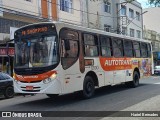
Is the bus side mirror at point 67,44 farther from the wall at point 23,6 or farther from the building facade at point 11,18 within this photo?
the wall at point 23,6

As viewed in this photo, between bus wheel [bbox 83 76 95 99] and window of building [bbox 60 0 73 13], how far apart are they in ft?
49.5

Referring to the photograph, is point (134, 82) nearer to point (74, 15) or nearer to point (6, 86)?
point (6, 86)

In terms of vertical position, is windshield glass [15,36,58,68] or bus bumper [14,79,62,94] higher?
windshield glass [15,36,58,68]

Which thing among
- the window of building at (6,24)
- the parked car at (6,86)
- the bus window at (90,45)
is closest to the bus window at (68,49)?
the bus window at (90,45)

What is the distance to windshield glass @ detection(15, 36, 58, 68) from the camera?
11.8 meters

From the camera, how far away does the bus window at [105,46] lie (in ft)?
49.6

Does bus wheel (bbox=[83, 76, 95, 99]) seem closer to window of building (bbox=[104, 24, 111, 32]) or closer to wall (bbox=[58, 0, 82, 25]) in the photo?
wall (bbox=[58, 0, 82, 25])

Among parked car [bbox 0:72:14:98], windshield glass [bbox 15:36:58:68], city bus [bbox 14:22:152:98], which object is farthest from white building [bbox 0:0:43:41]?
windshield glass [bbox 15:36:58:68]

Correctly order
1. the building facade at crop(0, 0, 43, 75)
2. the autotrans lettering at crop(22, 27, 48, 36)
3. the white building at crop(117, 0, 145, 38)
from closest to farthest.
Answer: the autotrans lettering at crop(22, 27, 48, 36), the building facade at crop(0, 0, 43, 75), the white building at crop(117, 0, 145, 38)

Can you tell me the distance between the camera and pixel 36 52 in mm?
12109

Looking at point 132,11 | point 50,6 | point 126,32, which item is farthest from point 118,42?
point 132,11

AUFGABENBESCHREIBUNG - Kannst du alle Zeilen oben wortgetreu abschreiben und dabei die Bilder weglassen?

ANTWORT ZUR AUFGABE -
Is the bus side mirror at point 67,44 farther from the wall at point 23,6 or farther from the building facade at point 11,18 within this photo?
the wall at point 23,6

As viewed in this photo, between bus wheel [bbox 83 76 95 99] and window of building [bbox 60 0 73 13], how far apart are they in ft?
49.5

Referring to the photograph, is point (134, 82) nearer to point (74, 15) or nearer to point (6, 86)?
point (6, 86)

In terms of vertical position, is windshield glass [15,36,58,68] or bus bumper [14,79,62,94] higher?
windshield glass [15,36,58,68]

Which thing among
- the window of building at (6,24)
- the parked car at (6,86)
- the bus window at (90,45)
is closest to the bus window at (68,49)?
the bus window at (90,45)

What is the distance to windshield glass @ detection(15, 36, 58, 68) from the camera?
11.8 meters

From the camera, how far away does the bus window at [105,46] lie (in ft)?
49.6

Does bus wheel (bbox=[83, 76, 95, 99]) seem closer to window of building (bbox=[104, 24, 111, 32]) or closer to wall (bbox=[58, 0, 82, 25]) in the photo?
wall (bbox=[58, 0, 82, 25])

Among parked car [bbox 0:72:14:98], windshield glass [bbox 15:36:58:68], city bus [bbox 14:22:152:98], which object is farthest from white building [bbox 0:0:43:41]?
windshield glass [bbox 15:36:58:68]

Correctly order
1. the building facade at crop(0, 0, 43, 75)
2. the autotrans lettering at crop(22, 27, 48, 36)
3. the white building at crop(117, 0, 145, 38)
from closest to farthest.
Answer: the autotrans lettering at crop(22, 27, 48, 36), the building facade at crop(0, 0, 43, 75), the white building at crop(117, 0, 145, 38)

Can you tell me the distance between the camera and pixel 36 52 in mm?
12109

Looking at point 132,11 | point 50,6 | point 126,32, which item is farthest from point 118,42?
point 132,11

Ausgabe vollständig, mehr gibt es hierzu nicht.